E o que caracteriza uma indústria cinematográfica?

Uma indústria implica volume de produção com continuidade, mas tem de se falar também em ocupação de mercado. Para falar em indústria, é preciso pensar em um escoamento de maior quantidade de produtos e não apenas para uma parcela da produção. No Brasil, a maior parte dos produtos não sai das prateleiras. O grosso da produção tem muita dificuldade de circular. O problema é que a cinematografia de um país não se faz só de filmes comerciais. É preciso atentar para o conjunto do cinema brasileiro que não é atendido no circuito exibidor. Esse problema não é só nosso, acontece no mundo inteiro.

Por que ainda não conseguimos montar essa indústria?

Acho que não existe uma indústria de cinema no Brasil, entre outros motivos, porque não existe qualquer proteção governamental ante o produto estrangeiro. No Brasil, durante os anos 1940 e 1950, os Estados Unidos usaram de força comercial para garantir a entrada dos filmes tratados como produtos no nosso mercado. Além da força econômica, o cinema norte-americano tem uma força ideológica muito grande. A enorme quantidade de filmes deles com ocupação nas salas de exibição cria a sensação de que só existe esse tipo de cinema. A impressão é de que só aqueles filmes merecem ser vistos. Isso cria um dano sério à produção local. Ocorre muito fortemente na América do Sul.

E qual seria a saída?

Taxar produções que entram ocupando 400 ou 500 salas é importantíssimo. Já pensou se os carros fabricados no exterior entrassem no Brasil sem qualquer taxação, com total possibilidade de ocupação de mercado? Isso quebraria a indústria automobilística nacional. A Argentina tomou uma medida muito corajosa ao taxar os filmes estrangeiros que entram no mercado deles. Quanto mais cópias forem lançadas no mercado, mais eles pagarão para o desenvolvimento da indústria argentina. Foi uma medida inteligentíssima. Já deveria ter sido tomada no Brasil há muito tempo. Levantou-se essa possibilidade, mas as distribuidoras de filmes bateram o pé e todo mundo ficou assustado. Essa é a verdade.

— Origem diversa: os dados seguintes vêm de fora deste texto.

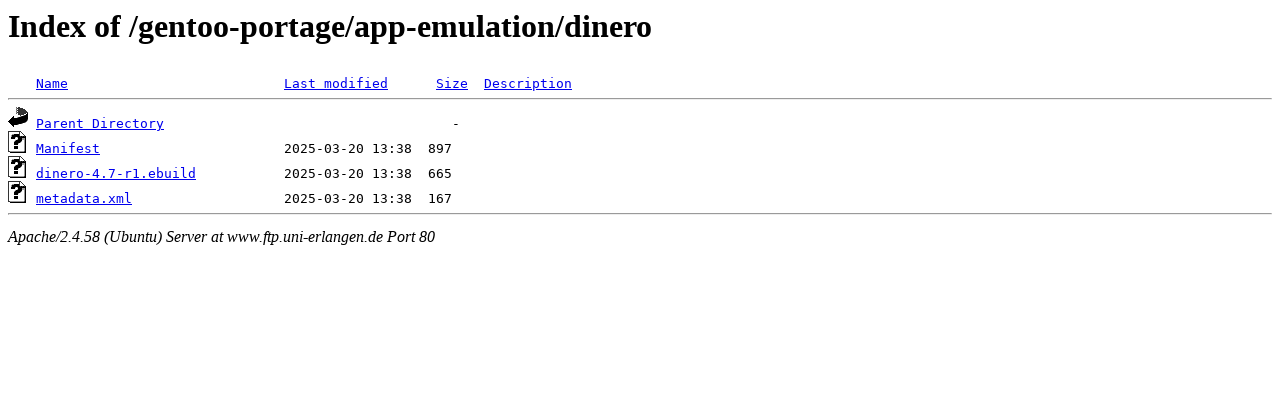

--- FILE ---
content_type: text/html;charset=UTF-8
request_url: http://www.ftp.uni-erlangen.de/gentoo-portage/app-emulation/dinero/
body_size: 479
content:
<!DOCTYPE HTML PUBLIC "-//W3C//DTD HTML 3.2 Final//EN">
<html>
 <head>
  <title>Index of /gentoo-portage/app-emulation/dinero</title>
 </head>
 <body>
<h1>Index of /gentoo-portage/app-emulation/dinero</h1>
<pre><img src="/icons/blank.gif" alt="Icon "> <a href="?C=N;O=D">Name</a>                           <a href="?C=M;O=A">Last modified</a>      <a href="?C=S;O=A">Size</a>  <a href="?C=D;O=A">Description</a><hr><img src="/icons/back.gif" alt="[PARENTDIR]"> <a href="/gentoo-portage/app-emulation/">Parent Directory</a>                                    -   
<img src="/icons/unknown.gif" alt="[   ]"> <a href="Manifest">Manifest</a>                       2025-03-20 13:38  897   
<img src="/icons/unknown.gif" alt="[   ]"> <a href="dinero-4.7-r1.ebuild">dinero-4.7-r1.ebuild</a>           2025-03-20 13:38  665   
<img src="/icons/unknown.gif" alt="[   ]"> <a href="metadata.xml">metadata.xml</a>                   2025-03-20 13:38  167   
<hr></pre>
<address>Apache/2.4.58 (Ubuntu) Server at www.ftp.uni-erlangen.de Port 80</address>
</body></html>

Um festival de cinema em que normalmente participam filmes que jamais chegarão a ser exibidos faz a diferença diante desse contexto?
Os festivais sempre fizeram e ainda fazem sentido. É verdade que grande parte dos filmes que participam de festivais não vão chegar ao mercado. Os festivais são muito importantes como vitrine da produção. Mas a vida do filme não pode se limitar somente ao período de festivais. Para ele chegar até o público é preciso que entre em cartaz com algum tempo de permanência. Agora, os festivais cumprem a função importante de promover o debate não só em torno das questões de mercado, mas também das questões estéticas e de produção. O Festival de Brasília, por exemplo, sempre cumpriu uma função importante nesse sentido.

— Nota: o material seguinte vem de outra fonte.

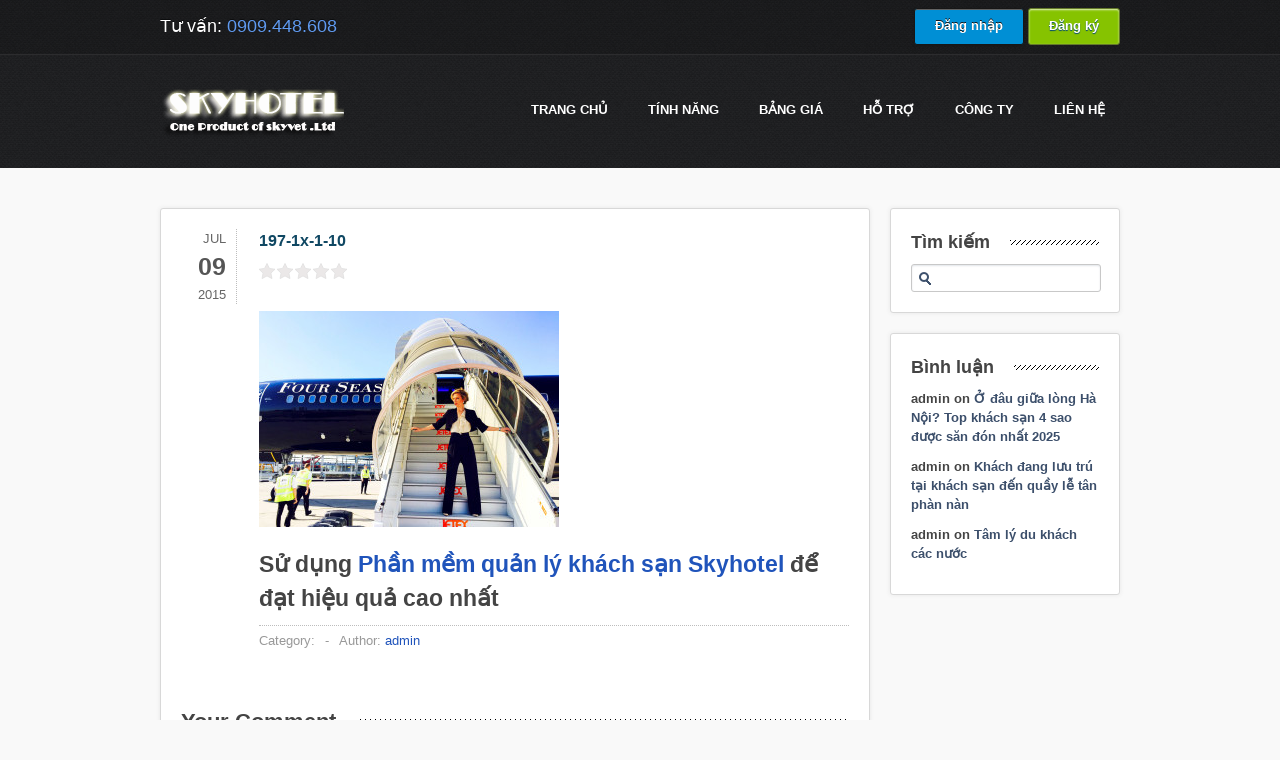

--- FILE ---
content_type: text/css
request_url: https://skyhotel.vn/wp-content/plugins/ajax-contact/css/ajax-contact.css?ver=5.4.13
body_size: 418
content:
form.iwacontact img.ajax-loading,
form.iwacontact span.ajax-feedback,
form.iwacontact span.ajax-result { display: none }
form.iwacontact span.ajax-feedback,
form.iwacontact span.ajax-result { background: transparent url('../images/tiny-success.png') no-repeat left center; color: #080; font-size: 8pt; font-weight: bold; margin: 2px 0 2px 5px; padding: 1px 3px 3px 19px }
form.iwacontact span.ajax-feedback.error,
form.iwacontact span.ajax-result.error { background: transparent url('../images/tiny-error.png') no-repeat left center; color: #800 }

form.iwacontact ol.iwacontactform { list-style-type: none !important; margin-left: 0 !important }
form.iwacontact ol.iwacontactform li { list-style-type: none !important; }
form.iwacontact ol.iwacontactform label { display: block; margin: 2px }
form.iwacontact ol.iwacontactform label.checkbox { display: inline; margin: 0 }
form.iwacontact ol.iwacontactform input { margin: 4px 2px }
form.iwacontact ol.iwacontactform input.error,
form.iwacontact ol.iwacontactform textarea.error { border: 1px solid #F00 }
form.iwacontact ol.iwacontactform input.input { width: 200px }

form.iwacontact input.iwac_abval { border: none !important; height: 1px !important; width: 1px !important; margin: 0px !important; padding: 0px !important; }

--- FILE ---
content_type: application/javascript
request_url: https://skyhotel.vn/wp-content/themes/slickhost-wordpress/js/jtwt.min.js?ver=5.4.13
body_size: 1420
content:
//jtwt.js by Harbor (http://jtwt.hrbor.com)

(function($){

 	$.fn.extend({ 
 		
		//pass the options variable to the function
 		jtwt: function(options) {


			//Set the default values, use comma to separate the settings, example:
			var defaults = {
				username : 'designedbydash',
                count : 4,
                image_size: 48,
                convert_links: 1,
                loader_text: 'Loading Tweets...'
			}
				
			var options =  $.extend(defaults, options);

    		return this.each(function() {
				var o = options;
                var obj = $(this);  
                var randId = 'jtwt' + Math.floor(Math.random()*10000);
				
			$(obj).append('<ul class="jtwt" id="' + randId + '"></ul>');
				
			$('#' + randId, obj).append('<li class="jtwt_loader" style="display:none;">' + o.loader_text + '</li>');	
			$(".jtwt_loader", obj).fadeIn('slow');

			var prettyDate = function(dateString) {
				var rightNow = new Date();
				var then = new Date(dateString);
				var isMSIE = /*@cc_on!@*/0;
					
				if (isMSIE) {
					// IE can't parse these crazy Ruby dates
					then = Date.parse(dateString.replace(/( \+)/, ' UTC$1'));
				}
			
				var diff = rightNow - then;
			
				var second = 1000,
				minute = second * 60,
				hour = minute * 60,
				day = hour * 24,
				week = day * 7;
			
				if (isNaN(diff) || diff < 0) {
					return ""; // return blank string if unknown
				}
			
				if (diff < second * 2) {
					// within 2 seconds
					return "right now";
				}
			
				if (diff < minute) {
					return Math.floor(diff / second) + " seconds ago";
				}
			
				if (diff < minute * 2) {
					return "about 1 minute ago";
				}
			
				if (diff < hour) {
					return Math.floor(diff / minute) + " minutes ago";
				}
			
				if (diff < hour * 2) {
					return "about 1 hour ago";
				}
			
				if (diff < day) {
					return  Math.floor(diff / hour) + " hours ago";
				}
			
				if (diff > day && diff < day * 2) {
					return "yesterday";
				}
			
				if (diff < day * 365) {
					return Math.floor(diff / day) + " days ago";
				}else {
					return "over a year ago";
				}
			
			};

	
			$.getJSON('http://api.twitter.com/1/statuses/user_timeline/' + o.username + '.json?count=' + o.count + '&include_rts=true&callback=?', function(data){ 

			$.each(data, function(i, item) {       
            
                jtweet = '<li class="jtwt_tweet">';
                
                
                
                if (o.image_size != 0) {
                
                today = new Date();
  
                jtweet += '<div class="jtwt_picture">';
                jtweet += '<a href="http://twitter.com/' + item.user['screen_name'] + '">'
                jtweet += '<img width="' + o.image_size +'" height="' + o.image_size + '" src="' + item.user['profile_image_url'] + '" />';
                jtweet += '</a><br />';
                jtweet += '</div>';

                } 
                
                
               
                var tweettext = item.text;
                var tweetdate = prettyDate(item.created_at);
                
                if (o.convert_links != 0) {
                

  
                tweettext = tweettext.replace(/(http\:\/\/[A-Za-z0-9\/\.\?\=\-]*)/g,'<a href="$1">$1</a>');
                tweettext = tweettext.replace(/@([A-Za-z0-9\/_]*)/g,'<a href="http://twitter.com/$1">@$1</a>');
                tweettext = tweettext.replace(/#([A-Za-z0-9\/\.]*)/g,'<a href="http://twitter.com/search?q=$1">#$1</a>');
                
                }


                jtweet += '<p class="jtwt_tweet_text">';
                jtweet += tweettext;
				jtweet += '</p>';
               
                jtweet += '<a href="http://twitter.com/' + item.user['screen_name'] + '/statuses/' + item.id + '" class="jtwt_date">';
                
                jtweet += tweetdate;
                jtweet += '</a>';
 
                jtweet += '</li>';   				
                $(".jtwt_loader", obj).hide(); 
                $('#' + randId, obj).append(jtweet);
        
    


          		 });   
                 

			$(".jtwt_loader", obj).hide();   
           
		});
    
    
			
    		});
    	}
	});
	
})(jQuery);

Você conseguiu realizar filmes independentes e também títulos que alcançaram o circuito exibidor amplo. Qual é a fórmula?
É difícil dizer qual é o melhor caminho. Cada filme tem um curso diferente. Independentemente do caminho que essa produção seguir, é preciso chegar bem ao circuito de festivais para conseguir aparecer. A possibilidade de um filme de orçamento pequeno conseguir visibilidade de alguma forma ajuda a abrir as portas no circuito comercial mesmo sendo um circuito fechado, basicamente ocupado por produções norte-americanas.